#### Instructions for the task
Count the lines in the material below that contain the word "white". Reply with the number alone.

#### Record list
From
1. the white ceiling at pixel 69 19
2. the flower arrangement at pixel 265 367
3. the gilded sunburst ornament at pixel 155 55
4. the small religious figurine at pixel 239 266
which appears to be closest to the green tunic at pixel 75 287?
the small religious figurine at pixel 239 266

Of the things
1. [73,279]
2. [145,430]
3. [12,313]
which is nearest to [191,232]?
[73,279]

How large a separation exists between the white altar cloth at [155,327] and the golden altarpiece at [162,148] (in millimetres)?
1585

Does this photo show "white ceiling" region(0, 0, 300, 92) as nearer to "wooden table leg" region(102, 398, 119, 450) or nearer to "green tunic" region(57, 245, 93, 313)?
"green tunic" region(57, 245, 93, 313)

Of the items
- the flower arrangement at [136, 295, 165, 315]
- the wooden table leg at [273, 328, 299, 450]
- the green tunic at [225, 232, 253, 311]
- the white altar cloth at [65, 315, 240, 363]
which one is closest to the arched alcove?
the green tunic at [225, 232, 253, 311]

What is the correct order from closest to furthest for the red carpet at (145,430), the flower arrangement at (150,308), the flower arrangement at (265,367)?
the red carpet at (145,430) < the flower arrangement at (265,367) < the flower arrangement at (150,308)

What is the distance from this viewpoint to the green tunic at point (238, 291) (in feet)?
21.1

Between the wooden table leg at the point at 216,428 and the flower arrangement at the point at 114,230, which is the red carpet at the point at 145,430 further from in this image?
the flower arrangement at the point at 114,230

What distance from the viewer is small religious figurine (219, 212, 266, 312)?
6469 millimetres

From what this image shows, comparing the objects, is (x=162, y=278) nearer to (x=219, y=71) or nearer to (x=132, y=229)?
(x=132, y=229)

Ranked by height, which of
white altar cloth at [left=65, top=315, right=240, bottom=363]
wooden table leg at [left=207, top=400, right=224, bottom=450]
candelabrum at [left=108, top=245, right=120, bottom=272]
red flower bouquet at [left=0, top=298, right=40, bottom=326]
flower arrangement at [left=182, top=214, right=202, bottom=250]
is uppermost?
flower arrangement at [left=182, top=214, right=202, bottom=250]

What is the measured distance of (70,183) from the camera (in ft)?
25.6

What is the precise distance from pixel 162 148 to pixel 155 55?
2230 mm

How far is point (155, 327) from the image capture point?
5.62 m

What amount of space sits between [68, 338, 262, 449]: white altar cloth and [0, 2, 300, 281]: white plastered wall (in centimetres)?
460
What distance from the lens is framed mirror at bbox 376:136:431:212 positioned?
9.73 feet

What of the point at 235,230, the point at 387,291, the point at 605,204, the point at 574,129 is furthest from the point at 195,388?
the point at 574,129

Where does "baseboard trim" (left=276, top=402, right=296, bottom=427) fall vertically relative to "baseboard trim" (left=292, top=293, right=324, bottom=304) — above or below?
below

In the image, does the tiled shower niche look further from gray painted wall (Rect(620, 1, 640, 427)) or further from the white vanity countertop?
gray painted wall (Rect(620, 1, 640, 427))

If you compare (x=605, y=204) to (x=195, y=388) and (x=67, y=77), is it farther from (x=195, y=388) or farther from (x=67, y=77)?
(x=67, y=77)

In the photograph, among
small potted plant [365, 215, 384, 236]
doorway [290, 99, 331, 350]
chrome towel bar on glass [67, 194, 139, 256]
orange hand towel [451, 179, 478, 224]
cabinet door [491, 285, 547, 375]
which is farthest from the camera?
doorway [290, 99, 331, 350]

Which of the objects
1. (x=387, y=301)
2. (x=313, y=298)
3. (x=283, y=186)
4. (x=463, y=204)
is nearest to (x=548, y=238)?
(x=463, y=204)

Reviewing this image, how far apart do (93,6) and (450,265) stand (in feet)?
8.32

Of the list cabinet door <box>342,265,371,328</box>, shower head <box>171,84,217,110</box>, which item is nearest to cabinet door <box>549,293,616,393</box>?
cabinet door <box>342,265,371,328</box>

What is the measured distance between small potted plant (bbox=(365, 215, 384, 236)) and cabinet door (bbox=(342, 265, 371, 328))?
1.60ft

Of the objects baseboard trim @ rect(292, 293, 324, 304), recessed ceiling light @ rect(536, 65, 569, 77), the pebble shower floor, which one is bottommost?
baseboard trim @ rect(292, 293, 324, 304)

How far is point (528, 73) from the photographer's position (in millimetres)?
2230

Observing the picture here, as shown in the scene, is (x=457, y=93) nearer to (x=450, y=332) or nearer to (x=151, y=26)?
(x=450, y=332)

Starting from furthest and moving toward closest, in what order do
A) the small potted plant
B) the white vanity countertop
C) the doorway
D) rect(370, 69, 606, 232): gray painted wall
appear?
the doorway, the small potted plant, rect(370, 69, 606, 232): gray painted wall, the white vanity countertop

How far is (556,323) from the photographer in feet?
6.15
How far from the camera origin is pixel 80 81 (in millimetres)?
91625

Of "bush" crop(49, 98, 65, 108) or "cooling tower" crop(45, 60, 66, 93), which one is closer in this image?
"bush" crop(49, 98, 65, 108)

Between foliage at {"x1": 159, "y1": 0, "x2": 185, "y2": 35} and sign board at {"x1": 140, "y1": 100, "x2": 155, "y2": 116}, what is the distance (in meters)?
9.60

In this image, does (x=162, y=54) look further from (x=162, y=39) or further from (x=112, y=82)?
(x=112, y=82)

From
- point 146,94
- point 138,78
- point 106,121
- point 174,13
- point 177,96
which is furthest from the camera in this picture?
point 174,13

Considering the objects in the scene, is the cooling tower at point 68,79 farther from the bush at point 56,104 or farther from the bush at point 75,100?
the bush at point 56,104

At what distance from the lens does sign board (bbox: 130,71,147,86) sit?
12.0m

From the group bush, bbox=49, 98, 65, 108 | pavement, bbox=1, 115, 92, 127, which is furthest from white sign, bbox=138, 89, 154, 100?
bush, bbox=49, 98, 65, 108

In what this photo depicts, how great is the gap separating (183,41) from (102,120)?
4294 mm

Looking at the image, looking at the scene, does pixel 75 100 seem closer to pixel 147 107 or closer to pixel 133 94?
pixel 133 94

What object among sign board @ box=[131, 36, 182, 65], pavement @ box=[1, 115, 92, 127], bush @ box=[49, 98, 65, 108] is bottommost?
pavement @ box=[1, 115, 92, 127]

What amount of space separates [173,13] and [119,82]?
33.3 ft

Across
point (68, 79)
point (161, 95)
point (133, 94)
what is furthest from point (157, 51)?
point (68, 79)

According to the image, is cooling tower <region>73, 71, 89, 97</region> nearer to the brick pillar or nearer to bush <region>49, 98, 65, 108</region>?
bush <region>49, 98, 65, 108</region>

#### Result
10